◆ GIVEN PROBLEM ◆
Copy out every one of the rows below word for word, leaving out the pictures.
— Start of TASK INPUTS —
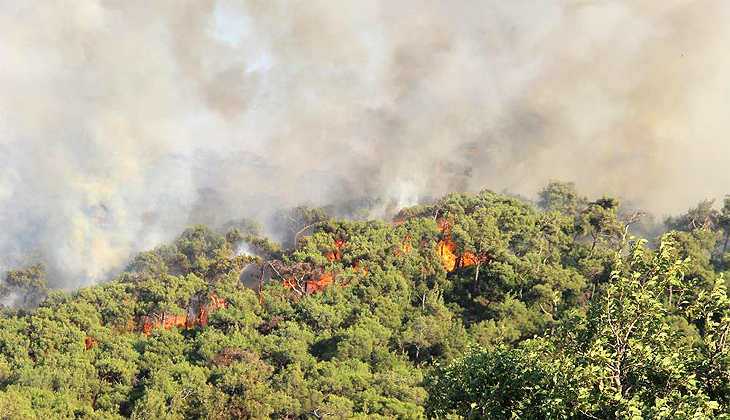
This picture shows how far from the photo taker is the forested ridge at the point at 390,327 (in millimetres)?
12461

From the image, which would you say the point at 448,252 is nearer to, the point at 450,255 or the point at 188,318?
the point at 450,255

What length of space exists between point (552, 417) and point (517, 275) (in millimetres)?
43771

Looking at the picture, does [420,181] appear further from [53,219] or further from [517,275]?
[53,219]

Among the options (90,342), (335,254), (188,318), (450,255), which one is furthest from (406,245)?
(90,342)

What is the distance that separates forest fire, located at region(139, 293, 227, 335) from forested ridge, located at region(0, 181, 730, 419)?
209 millimetres

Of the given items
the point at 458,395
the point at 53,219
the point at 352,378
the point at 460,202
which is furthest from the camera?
the point at 53,219

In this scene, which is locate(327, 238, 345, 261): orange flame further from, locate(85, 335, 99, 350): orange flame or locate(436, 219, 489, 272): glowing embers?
locate(85, 335, 99, 350): orange flame

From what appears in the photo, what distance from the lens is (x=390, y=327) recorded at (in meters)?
50.6

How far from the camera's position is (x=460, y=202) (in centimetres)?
7206

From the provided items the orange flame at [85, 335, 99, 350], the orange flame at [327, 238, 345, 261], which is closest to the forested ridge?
the orange flame at [85, 335, 99, 350]

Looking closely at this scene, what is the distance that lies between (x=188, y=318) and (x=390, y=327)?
19207mm

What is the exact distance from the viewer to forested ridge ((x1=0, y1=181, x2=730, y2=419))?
1246 cm

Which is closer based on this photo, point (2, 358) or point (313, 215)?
point (2, 358)

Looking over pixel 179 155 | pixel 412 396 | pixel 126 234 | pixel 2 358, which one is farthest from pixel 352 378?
pixel 179 155
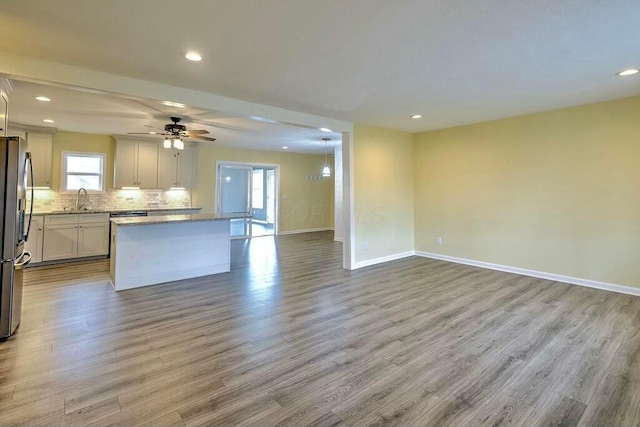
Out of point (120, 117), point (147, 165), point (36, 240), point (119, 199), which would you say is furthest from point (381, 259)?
point (36, 240)

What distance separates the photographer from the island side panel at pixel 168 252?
4.22 m

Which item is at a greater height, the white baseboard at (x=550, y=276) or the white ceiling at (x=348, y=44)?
the white ceiling at (x=348, y=44)

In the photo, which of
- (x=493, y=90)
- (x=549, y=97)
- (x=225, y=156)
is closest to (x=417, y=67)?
(x=493, y=90)

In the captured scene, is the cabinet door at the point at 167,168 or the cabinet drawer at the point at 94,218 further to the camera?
the cabinet door at the point at 167,168

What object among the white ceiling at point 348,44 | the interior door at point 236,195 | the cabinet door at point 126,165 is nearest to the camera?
the white ceiling at point 348,44

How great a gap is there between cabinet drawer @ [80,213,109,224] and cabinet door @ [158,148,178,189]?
1.33 meters

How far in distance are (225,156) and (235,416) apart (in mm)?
7370

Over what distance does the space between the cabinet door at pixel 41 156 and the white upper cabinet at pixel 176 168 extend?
1.91 m

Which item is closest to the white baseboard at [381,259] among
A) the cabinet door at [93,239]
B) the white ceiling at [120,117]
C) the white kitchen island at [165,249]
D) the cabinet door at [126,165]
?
the white kitchen island at [165,249]

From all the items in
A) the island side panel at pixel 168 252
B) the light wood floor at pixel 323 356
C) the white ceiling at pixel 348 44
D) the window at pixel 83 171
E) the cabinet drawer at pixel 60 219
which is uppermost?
the white ceiling at pixel 348 44

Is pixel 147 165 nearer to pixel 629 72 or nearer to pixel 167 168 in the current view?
pixel 167 168

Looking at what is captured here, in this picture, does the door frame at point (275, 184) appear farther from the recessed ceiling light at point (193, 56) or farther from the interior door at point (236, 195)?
the recessed ceiling light at point (193, 56)

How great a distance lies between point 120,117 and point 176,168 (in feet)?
7.78

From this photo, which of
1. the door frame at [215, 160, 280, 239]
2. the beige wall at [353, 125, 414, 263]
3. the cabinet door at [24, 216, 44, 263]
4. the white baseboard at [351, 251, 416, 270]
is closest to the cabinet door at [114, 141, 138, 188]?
the cabinet door at [24, 216, 44, 263]
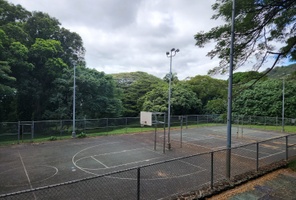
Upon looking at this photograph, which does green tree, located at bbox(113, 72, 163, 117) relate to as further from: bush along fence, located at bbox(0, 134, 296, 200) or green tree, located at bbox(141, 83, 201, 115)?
bush along fence, located at bbox(0, 134, 296, 200)

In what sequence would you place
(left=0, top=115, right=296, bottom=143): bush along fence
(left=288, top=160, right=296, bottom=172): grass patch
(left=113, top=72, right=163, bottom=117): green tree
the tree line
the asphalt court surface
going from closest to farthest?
(left=288, top=160, right=296, bottom=172): grass patch
the asphalt court surface
(left=0, top=115, right=296, bottom=143): bush along fence
the tree line
(left=113, top=72, right=163, bottom=117): green tree

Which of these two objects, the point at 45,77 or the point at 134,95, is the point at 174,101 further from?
the point at 45,77

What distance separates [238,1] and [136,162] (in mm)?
9238

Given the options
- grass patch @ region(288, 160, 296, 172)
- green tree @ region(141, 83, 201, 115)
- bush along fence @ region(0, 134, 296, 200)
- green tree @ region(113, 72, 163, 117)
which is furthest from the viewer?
green tree @ region(113, 72, 163, 117)

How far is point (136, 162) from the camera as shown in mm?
10938

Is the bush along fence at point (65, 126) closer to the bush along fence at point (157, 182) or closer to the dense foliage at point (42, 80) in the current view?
the dense foliage at point (42, 80)

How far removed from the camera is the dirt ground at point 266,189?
5824 millimetres

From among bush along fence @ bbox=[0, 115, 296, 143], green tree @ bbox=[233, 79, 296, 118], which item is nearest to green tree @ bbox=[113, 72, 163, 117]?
bush along fence @ bbox=[0, 115, 296, 143]

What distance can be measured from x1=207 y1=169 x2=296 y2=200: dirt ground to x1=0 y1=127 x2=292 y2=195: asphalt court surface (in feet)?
8.78

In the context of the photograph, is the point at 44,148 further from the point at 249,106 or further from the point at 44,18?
the point at 249,106

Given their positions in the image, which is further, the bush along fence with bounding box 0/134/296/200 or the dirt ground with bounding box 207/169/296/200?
the bush along fence with bounding box 0/134/296/200

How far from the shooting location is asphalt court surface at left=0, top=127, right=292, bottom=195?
28.1 ft

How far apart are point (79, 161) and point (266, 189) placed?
906 cm

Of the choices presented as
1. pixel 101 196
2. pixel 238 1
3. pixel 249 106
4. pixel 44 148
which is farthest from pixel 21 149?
pixel 249 106
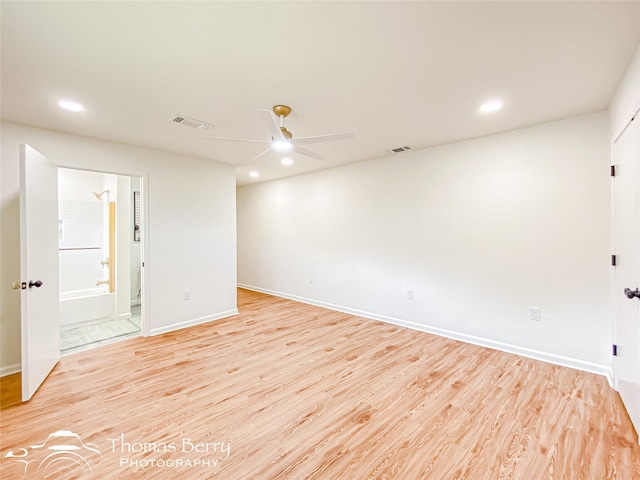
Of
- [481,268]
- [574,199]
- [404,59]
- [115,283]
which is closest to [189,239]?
[115,283]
— End of TASK INPUTS —
◆ OUTPUT FOR THIS TASK ◆
This picture shows how far from the photo taker is the forested ridge at the point at 390,327 (in millimetres)?
12461

From the image, which would you say the point at 448,252 is nearer to, the point at 450,255 or the point at 188,318?
the point at 450,255

What length of space exists between point (552, 417) and point (517, 275) (in millimetres)?
43771

Looking at the picture, does [420,181] appear further from [53,219] or further from [517,275]?
[53,219]

Among the options (90,342), (335,254), (188,318), (450,255), which one is furthest from (406,245)?
(90,342)

What is the distance that separates forest fire, located at region(139, 293, 227, 335) from forested ridge, located at region(0, 181, 730, 419)?
209 millimetres

Of the given items
the point at 458,395
the point at 53,219
the point at 352,378
the point at 460,202
which is furthest from the camera?
the point at 53,219

In this scene, which is locate(327, 238, 345, 261): orange flame further from, locate(85, 335, 99, 350): orange flame or locate(436, 219, 489, 272): glowing embers?
locate(85, 335, 99, 350): orange flame

From what appears in the photo, what distance from the lens is (x=390, y=327) recorded at (in meters)?
50.6

How far from the camera's position is (x=460, y=202) (in centimetres)?
7206

From the provided items the orange flame at [85, 335, 99, 350], the orange flame at [327, 238, 345, 261], which is closest to the forested ridge?
the orange flame at [85, 335, 99, 350]

Looking closely at this scene, what is the distance that lies between (x=188, y=318) and (x=390, y=327)?
19207mm

What is the exact distance from the viewer to forested ridge ((x1=0, y1=181, x2=730, y2=419))?
1246 cm

Which is closer based on this photo, point (2, 358) or point (313, 215)?
point (2, 358)

Looking over pixel 179 155 | pixel 412 396 | pixel 126 234 | pixel 2 358, which one is farthest from pixel 352 378?
pixel 179 155
Out of point (120, 117), point (147, 165), point (36, 240), point (119, 199), which would you say is furthest from point (381, 259)?
point (36, 240)

What distance separates the photographer from the island side panel at pixel 168 252?
4.22 m

Which item is at a greater height, the white baseboard at (x=550, y=276) or the white ceiling at (x=348, y=44)?
the white ceiling at (x=348, y=44)

In the photo, which of
- (x=493, y=90)
- (x=549, y=97)
- (x=225, y=156)
is closest to (x=417, y=67)?
(x=493, y=90)

In the captured scene, is the cabinet door at the point at 167,168 or the cabinet drawer at the point at 94,218 further to the camera?
the cabinet door at the point at 167,168

What object among the white ceiling at point 348,44 | the interior door at point 236,195 | the cabinet door at point 126,165 is nearest to the camera?
the white ceiling at point 348,44

How great a gap is there between cabinet drawer @ [80,213,109,224] and cabinet door @ [158,148,178,189]?
1.33 meters

How far in distance are (225,156) and (235,416) apart (in mm)?
7370

Over what distance does the space between the cabinet door at pixel 41 156 and the white upper cabinet at pixel 176 168 extend?
1.91 m

Which item is closest to the white baseboard at [381,259] among
A) the cabinet door at [93,239]
B) the white ceiling at [120,117]
C) the white kitchen island at [165,249]
D) the cabinet door at [126,165]
?
the white kitchen island at [165,249]

From all the items in
A) the island side panel at pixel 168 252
B) the light wood floor at pixel 323 356
C) the white ceiling at pixel 348 44
D) the window at pixel 83 171
E) the cabinet drawer at pixel 60 219
which is uppermost?
the white ceiling at pixel 348 44

Is pixel 147 165 nearer to pixel 629 72 or nearer to pixel 167 168 in the current view?
pixel 167 168

Looking at what is captured here, in this picture, does the door frame at point (275, 184) appear farther from the recessed ceiling light at point (193, 56) or farther from the interior door at point (236, 195)?
the recessed ceiling light at point (193, 56)

How great a distance lies between point 120,117 and point 176,168 (in feet)?
7.78

From this photo, which of
1. the door frame at [215, 160, 280, 239]
2. the beige wall at [353, 125, 414, 263]
3. the cabinet door at [24, 216, 44, 263]
4. the white baseboard at [351, 251, 416, 270]
is closest to the cabinet door at [114, 141, 138, 188]?
the cabinet door at [24, 216, 44, 263]
Upon looking at this photograph, which does green tree, located at bbox(113, 72, 163, 117) relate to as further from: bush along fence, located at bbox(0, 134, 296, 200) or green tree, located at bbox(141, 83, 201, 115)?
bush along fence, located at bbox(0, 134, 296, 200)

In what sequence would you place
(left=0, top=115, right=296, bottom=143): bush along fence
(left=288, top=160, right=296, bottom=172): grass patch
(left=113, top=72, right=163, bottom=117): green tree
the tree line
the asphalt court surface
going from closest to farthest?
(left=288, top=160, right=296, bottom=172): grass patch
the asphalt court surface
(left=0, top=115, right=296, bottom=143): bush along fence
the tree line
(left=113, top=72, right=163, bottom=117): green tree

Which of these two objects, the point at 45,77 or the point at 134,95, is the point at 174,101 further from?
the point at 45,77

What distance separates [238,1] and [136,162] (in mm)?
9238

Given the options
- grass patch @ region(288, 160, 296, 172)
- green tree @ region(141, 83, 201, 115)
- bush along fence @ region(0, 134, 296, 200)
- green tree @ region(113, 72, 163, 117)
which is furthest from the viewer?
green tree @ region(113, 72, 163, 117)

How far is point (136, 162) from the camera as shown in mm?
10938

Is the bush along fence at point (65, 126) closer to the bush along fence at point (157, 182) or closer to the dense foliage at point (42, 80) in the current view?
the dense foliage at point (42, 80)

How far removed from the camera is the dirt ground at point 266,189?
5824 millimetres

From among bush along fence @ bbox=[0, 115, 296, 143], green tree @ bbox=[233, 79, 296, 118], which item is nearest to green tree @ bbox=[113, 72, 163, 117]?
bush along fence @ bbox=[0, 115, 296, 143]

What distance can be measured from x1=207 y1=169 x2=296 y2=200: dirt ground to x1=0 y1=127 x2=292 y2=195: asphalt court surface (in feet)?
8.78

In the context of the photograph, is the point at 44,148 further from the point at 249,106 or further from the point at 44,18?
the point at 249,106

Given their positions in the image, which is further, the bush along fence with bounding box 0/134/296/200 or the dirt ground with bounding box 207/169/296/200?
the bush along fence with bounding box 0/134/296/200

How far from the shooting location is asphalt court surface at left=0, top=127, right=292, bottom=195?
28.1 ft

How far apart are point (79, 161) and point (266, 189) placed?
906 cm

Of the choices presented as
1. pixel 101 196
2. pixel 238 1
3. pixel 249 106
4. pixel 44 148
which is farthest from pixel 21 149?
pixel 249 106
Of
- [481,268]
- [574,199]
- [404,59]
- [115,283]
which is closest to [189,239]?
[115,283]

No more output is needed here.